Directions for this task >>
Every line with the string "camera" should be copied from the data.
--*--
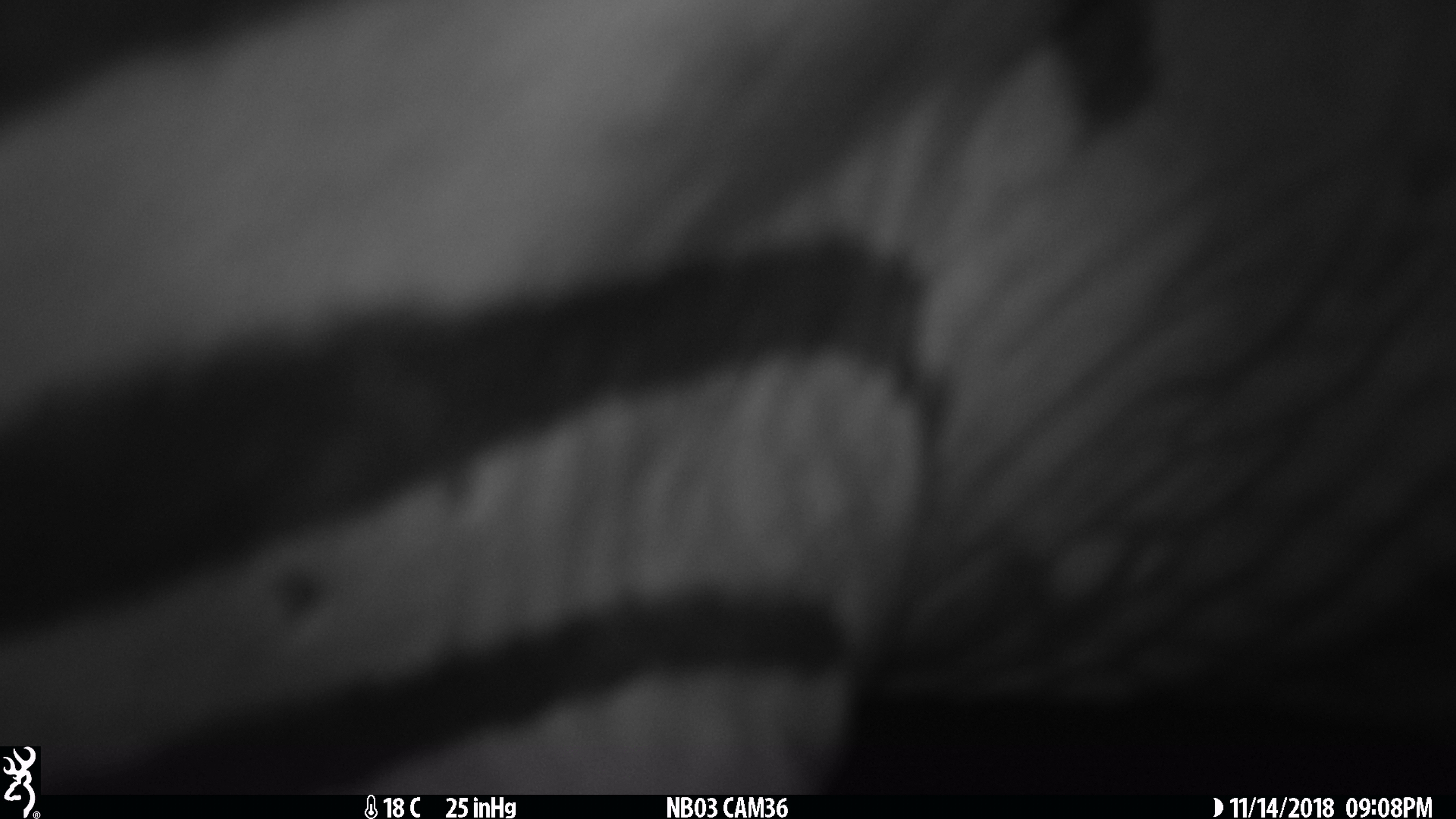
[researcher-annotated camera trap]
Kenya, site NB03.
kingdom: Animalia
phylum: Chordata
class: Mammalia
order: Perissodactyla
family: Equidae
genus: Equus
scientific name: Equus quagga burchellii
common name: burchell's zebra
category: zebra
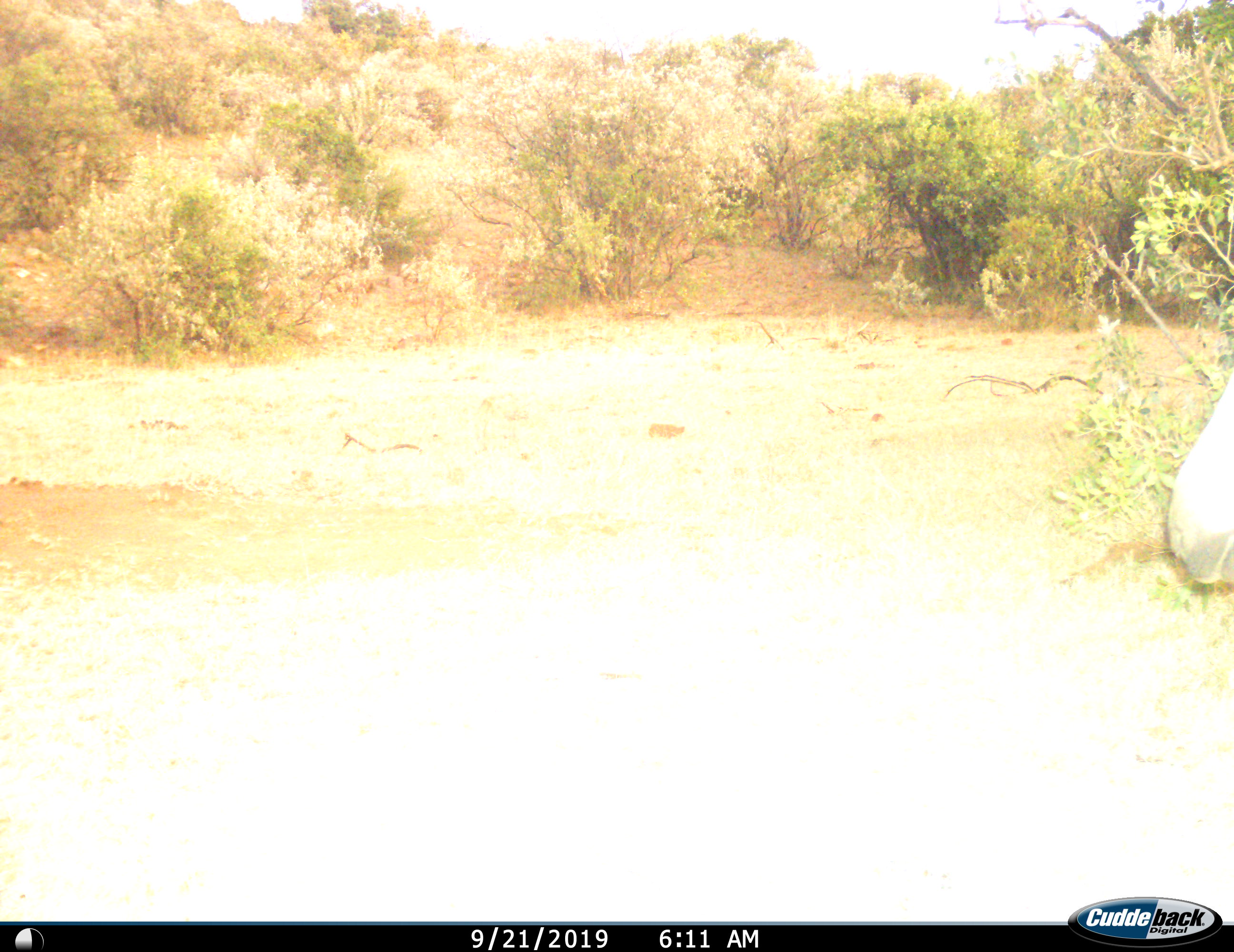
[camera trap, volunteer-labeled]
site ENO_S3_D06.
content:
--*--
Solution >>
[researcher-annotated camera trap]
[camera trap, volunteer-labeled]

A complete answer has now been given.